#### Problem details
Reproduce nothing but the closing run of lines: the line with "Can you determine which of" and each line that follows it to the end of the data.

(Spatial reasoning records)
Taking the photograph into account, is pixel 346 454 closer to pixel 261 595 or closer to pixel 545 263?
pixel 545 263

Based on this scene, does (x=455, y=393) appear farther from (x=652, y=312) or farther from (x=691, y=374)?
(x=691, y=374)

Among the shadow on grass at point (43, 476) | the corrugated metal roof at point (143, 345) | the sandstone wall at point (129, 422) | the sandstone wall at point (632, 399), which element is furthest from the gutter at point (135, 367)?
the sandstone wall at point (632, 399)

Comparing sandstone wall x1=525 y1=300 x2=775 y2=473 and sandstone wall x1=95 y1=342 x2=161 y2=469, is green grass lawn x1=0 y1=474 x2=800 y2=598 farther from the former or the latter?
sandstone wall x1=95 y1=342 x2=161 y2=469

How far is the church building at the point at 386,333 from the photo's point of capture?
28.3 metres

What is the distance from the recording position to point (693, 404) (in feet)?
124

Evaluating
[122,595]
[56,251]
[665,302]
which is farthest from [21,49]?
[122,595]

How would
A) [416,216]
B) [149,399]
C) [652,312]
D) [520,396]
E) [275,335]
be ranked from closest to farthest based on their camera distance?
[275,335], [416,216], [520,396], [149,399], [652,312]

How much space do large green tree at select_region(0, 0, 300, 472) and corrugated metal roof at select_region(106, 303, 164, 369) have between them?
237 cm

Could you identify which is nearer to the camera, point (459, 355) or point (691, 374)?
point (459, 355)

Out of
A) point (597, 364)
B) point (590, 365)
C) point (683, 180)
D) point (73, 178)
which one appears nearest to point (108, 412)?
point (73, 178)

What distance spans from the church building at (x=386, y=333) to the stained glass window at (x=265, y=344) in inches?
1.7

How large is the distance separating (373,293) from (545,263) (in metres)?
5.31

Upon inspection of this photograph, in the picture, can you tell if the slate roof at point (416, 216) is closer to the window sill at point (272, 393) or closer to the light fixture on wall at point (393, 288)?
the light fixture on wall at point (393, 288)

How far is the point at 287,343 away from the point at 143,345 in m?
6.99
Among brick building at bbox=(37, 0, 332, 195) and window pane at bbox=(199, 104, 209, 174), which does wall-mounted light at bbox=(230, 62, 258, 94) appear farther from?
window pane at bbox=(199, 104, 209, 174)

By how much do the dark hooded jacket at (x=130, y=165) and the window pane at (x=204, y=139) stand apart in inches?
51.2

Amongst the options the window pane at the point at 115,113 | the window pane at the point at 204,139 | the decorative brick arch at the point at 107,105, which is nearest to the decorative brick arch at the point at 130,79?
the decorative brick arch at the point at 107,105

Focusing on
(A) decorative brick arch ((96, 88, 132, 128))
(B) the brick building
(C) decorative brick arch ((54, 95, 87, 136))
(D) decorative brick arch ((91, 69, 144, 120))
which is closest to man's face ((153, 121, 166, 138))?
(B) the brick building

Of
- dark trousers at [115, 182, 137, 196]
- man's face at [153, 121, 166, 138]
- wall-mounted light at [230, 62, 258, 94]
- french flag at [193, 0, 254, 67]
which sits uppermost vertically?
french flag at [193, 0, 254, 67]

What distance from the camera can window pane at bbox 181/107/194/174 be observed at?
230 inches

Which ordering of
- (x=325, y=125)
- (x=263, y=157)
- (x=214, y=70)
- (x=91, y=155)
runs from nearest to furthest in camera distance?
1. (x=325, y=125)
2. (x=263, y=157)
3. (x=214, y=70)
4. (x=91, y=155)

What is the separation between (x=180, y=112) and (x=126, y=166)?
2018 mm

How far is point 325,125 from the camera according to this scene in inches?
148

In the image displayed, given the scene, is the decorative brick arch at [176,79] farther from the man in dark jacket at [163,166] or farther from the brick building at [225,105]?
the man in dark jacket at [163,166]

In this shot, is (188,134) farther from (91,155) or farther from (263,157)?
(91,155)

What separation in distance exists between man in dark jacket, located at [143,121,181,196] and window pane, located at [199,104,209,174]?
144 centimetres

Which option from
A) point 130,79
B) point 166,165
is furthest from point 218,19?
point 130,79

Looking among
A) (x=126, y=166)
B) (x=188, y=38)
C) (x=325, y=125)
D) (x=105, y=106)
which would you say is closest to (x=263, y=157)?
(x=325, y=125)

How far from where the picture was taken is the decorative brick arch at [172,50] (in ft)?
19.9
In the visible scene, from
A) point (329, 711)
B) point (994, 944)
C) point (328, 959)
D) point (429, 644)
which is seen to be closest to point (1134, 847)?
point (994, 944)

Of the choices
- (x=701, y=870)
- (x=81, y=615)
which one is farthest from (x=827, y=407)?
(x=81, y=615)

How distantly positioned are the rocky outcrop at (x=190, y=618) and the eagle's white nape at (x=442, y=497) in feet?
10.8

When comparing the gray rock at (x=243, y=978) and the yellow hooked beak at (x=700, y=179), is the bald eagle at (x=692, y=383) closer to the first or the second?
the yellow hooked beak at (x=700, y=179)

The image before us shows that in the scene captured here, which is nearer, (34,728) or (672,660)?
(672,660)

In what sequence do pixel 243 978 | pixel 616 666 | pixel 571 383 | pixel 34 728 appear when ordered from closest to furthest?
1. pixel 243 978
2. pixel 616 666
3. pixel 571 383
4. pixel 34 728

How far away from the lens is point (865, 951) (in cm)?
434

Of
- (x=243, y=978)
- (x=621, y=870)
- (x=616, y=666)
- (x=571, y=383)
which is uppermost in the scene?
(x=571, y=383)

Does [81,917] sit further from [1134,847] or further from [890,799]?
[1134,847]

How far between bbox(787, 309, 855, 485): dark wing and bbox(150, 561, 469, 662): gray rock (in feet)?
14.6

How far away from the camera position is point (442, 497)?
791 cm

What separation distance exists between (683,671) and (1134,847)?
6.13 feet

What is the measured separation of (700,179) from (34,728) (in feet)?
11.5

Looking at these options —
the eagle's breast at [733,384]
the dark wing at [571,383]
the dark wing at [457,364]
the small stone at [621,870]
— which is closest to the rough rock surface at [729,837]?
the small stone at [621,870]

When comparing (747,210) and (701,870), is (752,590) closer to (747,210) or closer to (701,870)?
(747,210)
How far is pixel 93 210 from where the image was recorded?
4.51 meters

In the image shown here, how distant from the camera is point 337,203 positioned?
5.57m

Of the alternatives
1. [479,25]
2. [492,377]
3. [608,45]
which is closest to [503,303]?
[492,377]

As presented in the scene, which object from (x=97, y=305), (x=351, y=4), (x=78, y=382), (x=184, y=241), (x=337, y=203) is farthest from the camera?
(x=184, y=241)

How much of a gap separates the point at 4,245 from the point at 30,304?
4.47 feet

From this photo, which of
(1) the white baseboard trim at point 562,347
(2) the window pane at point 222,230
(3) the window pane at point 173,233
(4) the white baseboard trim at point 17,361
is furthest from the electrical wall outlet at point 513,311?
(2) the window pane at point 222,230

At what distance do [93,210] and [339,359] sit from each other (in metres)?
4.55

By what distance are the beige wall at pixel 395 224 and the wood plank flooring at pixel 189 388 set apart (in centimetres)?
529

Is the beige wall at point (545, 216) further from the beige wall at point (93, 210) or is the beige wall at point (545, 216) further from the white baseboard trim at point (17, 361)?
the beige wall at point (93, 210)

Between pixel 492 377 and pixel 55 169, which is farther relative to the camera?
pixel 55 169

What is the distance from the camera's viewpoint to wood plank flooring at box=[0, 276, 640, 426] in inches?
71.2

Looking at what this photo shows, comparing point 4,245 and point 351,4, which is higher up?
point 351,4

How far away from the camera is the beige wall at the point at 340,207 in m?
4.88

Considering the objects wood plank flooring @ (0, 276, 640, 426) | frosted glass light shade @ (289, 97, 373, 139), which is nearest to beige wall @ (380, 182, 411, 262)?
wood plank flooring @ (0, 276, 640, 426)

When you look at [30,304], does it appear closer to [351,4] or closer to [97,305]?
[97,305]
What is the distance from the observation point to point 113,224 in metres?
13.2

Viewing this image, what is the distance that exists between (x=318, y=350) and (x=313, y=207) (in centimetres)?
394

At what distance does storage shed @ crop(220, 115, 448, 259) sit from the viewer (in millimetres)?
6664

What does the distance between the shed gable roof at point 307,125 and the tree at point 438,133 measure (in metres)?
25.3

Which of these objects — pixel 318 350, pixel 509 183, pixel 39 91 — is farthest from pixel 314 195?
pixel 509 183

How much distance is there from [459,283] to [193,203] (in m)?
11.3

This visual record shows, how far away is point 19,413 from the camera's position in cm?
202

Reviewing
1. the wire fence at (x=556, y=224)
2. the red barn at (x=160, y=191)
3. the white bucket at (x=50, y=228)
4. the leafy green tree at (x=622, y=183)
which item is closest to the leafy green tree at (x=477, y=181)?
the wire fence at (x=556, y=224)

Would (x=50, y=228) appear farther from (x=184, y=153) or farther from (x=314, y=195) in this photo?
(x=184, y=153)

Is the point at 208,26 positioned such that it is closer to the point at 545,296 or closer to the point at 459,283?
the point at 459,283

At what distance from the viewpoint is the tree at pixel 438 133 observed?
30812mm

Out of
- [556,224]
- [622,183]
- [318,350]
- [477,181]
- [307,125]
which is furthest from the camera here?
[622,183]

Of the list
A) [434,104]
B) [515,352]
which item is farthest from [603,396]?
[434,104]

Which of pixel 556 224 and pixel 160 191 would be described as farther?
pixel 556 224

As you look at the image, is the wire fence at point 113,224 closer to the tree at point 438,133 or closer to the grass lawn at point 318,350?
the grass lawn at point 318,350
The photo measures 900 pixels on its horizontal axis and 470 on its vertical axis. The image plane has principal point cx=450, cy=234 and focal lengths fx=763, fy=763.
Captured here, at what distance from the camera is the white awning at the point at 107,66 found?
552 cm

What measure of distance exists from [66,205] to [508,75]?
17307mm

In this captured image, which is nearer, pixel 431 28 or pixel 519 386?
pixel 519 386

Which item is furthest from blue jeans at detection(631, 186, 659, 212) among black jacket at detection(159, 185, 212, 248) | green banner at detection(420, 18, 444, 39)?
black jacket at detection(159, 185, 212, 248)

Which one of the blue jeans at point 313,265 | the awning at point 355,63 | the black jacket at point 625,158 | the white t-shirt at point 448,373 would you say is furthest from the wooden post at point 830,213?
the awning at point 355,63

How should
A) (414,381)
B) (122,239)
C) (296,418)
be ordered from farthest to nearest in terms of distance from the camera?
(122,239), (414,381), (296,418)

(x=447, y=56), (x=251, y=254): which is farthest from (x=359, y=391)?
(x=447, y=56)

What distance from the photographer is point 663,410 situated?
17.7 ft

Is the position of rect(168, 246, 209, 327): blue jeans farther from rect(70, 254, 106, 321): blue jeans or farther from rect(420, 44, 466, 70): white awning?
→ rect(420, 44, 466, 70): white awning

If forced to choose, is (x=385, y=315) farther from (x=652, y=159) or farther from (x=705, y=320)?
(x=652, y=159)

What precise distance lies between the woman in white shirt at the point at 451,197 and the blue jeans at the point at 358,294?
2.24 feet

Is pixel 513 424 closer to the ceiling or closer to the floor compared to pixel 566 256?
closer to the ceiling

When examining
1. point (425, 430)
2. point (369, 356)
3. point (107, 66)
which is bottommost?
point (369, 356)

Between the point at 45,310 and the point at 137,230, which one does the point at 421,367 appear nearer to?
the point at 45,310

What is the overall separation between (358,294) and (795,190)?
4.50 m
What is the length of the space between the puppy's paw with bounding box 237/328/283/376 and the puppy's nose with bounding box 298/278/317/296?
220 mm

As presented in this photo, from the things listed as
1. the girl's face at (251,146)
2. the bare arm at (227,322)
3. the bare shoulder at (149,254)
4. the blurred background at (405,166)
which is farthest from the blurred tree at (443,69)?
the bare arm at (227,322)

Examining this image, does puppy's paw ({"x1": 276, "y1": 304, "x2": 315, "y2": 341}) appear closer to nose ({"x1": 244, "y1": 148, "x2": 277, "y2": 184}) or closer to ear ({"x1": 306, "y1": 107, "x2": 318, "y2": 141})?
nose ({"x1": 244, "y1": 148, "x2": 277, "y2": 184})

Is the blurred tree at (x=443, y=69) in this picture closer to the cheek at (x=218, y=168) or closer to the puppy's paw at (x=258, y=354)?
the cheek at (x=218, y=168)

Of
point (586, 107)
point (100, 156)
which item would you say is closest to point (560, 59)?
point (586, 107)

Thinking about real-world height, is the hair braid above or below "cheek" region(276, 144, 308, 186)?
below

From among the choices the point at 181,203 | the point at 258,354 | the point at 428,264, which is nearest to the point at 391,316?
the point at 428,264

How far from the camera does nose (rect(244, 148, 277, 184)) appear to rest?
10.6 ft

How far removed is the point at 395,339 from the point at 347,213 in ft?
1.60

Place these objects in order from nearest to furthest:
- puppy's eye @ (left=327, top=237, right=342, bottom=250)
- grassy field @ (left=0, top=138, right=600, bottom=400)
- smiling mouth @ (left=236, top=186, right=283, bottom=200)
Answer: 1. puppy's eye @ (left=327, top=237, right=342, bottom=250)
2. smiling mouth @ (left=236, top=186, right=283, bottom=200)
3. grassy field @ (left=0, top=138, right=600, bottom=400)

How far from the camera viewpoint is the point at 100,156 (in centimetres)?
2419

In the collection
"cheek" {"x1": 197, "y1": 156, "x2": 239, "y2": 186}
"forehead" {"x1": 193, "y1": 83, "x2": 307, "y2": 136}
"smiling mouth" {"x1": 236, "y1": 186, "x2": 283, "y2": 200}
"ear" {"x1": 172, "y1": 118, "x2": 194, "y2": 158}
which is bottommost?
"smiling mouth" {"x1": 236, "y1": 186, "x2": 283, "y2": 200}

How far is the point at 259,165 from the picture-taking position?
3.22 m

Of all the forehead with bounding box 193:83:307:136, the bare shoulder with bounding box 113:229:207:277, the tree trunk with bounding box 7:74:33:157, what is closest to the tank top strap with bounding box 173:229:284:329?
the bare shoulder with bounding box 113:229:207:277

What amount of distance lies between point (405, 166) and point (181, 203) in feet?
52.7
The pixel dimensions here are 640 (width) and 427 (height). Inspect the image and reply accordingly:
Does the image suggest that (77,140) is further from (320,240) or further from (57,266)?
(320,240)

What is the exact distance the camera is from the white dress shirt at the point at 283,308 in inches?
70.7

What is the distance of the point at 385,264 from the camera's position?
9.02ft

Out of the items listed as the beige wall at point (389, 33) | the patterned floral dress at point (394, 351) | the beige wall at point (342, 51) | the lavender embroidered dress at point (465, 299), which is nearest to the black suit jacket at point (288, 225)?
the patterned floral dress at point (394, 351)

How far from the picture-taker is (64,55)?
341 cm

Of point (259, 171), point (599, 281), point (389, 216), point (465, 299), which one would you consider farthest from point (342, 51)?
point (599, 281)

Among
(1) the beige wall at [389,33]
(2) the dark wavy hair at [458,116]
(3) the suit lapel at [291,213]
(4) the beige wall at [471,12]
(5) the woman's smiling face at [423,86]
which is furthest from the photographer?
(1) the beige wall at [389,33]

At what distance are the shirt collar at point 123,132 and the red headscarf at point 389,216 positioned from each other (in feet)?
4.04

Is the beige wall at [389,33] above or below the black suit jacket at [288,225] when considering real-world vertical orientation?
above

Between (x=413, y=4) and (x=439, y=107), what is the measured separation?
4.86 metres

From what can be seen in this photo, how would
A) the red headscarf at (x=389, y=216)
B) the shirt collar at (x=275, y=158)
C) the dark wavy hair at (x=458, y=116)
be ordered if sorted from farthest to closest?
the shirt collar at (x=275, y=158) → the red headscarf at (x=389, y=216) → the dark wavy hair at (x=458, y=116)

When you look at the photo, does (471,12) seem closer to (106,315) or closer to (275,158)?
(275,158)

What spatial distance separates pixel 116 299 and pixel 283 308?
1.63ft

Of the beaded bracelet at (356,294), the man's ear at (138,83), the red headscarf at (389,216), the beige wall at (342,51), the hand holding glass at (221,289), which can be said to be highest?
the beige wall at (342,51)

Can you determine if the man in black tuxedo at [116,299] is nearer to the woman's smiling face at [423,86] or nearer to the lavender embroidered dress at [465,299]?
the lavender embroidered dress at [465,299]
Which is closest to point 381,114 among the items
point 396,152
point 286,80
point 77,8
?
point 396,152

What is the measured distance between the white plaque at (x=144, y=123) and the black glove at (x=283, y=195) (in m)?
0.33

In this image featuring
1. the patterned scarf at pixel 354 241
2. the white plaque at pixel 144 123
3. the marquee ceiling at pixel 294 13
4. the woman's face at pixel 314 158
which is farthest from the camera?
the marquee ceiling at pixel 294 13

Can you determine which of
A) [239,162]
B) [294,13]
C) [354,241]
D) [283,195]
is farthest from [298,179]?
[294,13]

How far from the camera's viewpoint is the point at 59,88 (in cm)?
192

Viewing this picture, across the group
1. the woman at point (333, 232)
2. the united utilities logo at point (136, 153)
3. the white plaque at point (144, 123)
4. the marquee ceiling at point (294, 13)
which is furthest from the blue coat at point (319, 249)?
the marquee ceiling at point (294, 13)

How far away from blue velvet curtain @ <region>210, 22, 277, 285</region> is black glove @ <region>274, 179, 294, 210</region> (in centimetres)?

#### Exercise solution
Can you determine which of
A) [239,162]
B) [294,13]
C) [354,241]
D) [283,195]
is farthest from [298,179]?
[294,13]

How far from the camera's viewpoint is the point at 59,88 (in cm)?
192

Viewing this picture, across the group
1. the woman at point (333, 232)
2. the united utilities logo at point (136, 153)
3. the white plaque at point (144, 123)
4. the marquee ceiling at point (294, 13)
which is furthest from the blue coat at point (319, 249)?
the marquee ceiling at point (294, 13)

How far away from blue velvet curtain @ <region>210, 22, 277, 285</region> is black glove @ <region>274, 179, 294, 210</region> (in centimetres)?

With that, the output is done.